For an intelligent and readable report on contemporary India get hold of In Spite of the Gods: The Rise of Modern India, by Edward Luce (Anchor Books, 2007). Luce’s chapters hit off vividly the situations of India now: the leap from an agrarian to an information economy without the intervening industrialization (rather like Ireland but on a vaster scale), the religious conservatives (who are rewriting the textbooks as eagerly and falsely as our own Christian Right), the wealthy technocrats and impoverished mass of peasantry, women’s rights (still lagging), the tragic and disputatious legacy of partition, the lowering threat of ecological disaster (as desperate even as China’s). It conveys the teem and welter of India while giving you a way to get your bearings—no small feat.

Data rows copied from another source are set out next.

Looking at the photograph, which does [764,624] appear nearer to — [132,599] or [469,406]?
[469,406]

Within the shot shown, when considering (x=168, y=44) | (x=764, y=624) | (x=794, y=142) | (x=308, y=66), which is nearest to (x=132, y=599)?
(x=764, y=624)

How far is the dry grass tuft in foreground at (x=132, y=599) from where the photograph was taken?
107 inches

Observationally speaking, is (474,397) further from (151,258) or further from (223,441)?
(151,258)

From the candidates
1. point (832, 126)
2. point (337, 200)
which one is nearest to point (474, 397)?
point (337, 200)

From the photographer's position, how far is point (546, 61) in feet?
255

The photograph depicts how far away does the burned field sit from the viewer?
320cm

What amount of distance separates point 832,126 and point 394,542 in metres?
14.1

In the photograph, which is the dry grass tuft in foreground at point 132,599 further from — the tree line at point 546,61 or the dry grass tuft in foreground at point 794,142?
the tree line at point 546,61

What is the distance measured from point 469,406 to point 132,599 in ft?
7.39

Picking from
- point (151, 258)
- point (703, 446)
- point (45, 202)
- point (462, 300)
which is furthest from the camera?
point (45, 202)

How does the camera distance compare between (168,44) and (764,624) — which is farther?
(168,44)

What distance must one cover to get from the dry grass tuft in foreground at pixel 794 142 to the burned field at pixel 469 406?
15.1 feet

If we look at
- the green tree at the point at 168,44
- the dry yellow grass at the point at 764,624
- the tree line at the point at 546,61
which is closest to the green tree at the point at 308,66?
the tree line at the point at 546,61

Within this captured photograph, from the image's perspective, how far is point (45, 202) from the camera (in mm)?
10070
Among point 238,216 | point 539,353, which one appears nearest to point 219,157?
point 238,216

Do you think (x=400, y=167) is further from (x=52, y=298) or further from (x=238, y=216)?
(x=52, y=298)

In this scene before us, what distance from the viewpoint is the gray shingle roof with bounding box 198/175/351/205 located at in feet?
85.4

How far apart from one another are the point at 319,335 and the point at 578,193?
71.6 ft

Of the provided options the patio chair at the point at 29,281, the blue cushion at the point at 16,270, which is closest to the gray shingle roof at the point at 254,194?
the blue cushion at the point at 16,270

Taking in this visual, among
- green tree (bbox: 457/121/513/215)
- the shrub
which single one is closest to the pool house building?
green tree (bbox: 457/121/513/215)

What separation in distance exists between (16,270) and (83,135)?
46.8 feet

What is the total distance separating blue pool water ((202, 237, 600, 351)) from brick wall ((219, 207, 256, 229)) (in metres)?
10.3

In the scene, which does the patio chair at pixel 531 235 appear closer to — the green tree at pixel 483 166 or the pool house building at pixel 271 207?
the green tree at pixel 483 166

One of the most moving documents out of contemporary India—and one of the most vivid and chill reminders of the dangers of nuclear proliferation—is from novelist and social critic Arundhati Roy. Her essay “The End of Imagination” is a keen for the innocence of India as it entered the list of countries who have nuclear weaponry. It is a warning, a lament, and an act of secession: “My world has died. And I mourn its passing.” “India’s nuclear bomb is the final act of betrayal by a ruling class that has failed its people.” This moving and frightening essay is in The Cost of Living (Modern Library, 1999) and in the later compendium of her non-fiction, My Seditious Heart (Haymarket, 2019).
And last, we have Hanklyn-Janklyn, by Nigel Hankin (New Dehi, India Research Press, 2003), a hugely amusing and informative reference work, terrific for browsing, showing what happens when the English language and the varied Indian languages meet, carom, meld and fuse. It is the successor to Hobson-Jobson (no, I’m not making these titles up), the venerable 1886 book by Henry Yule and Arthur Coke Burnell—one of the happiest results of that Anglo-Indian collision called the Raj.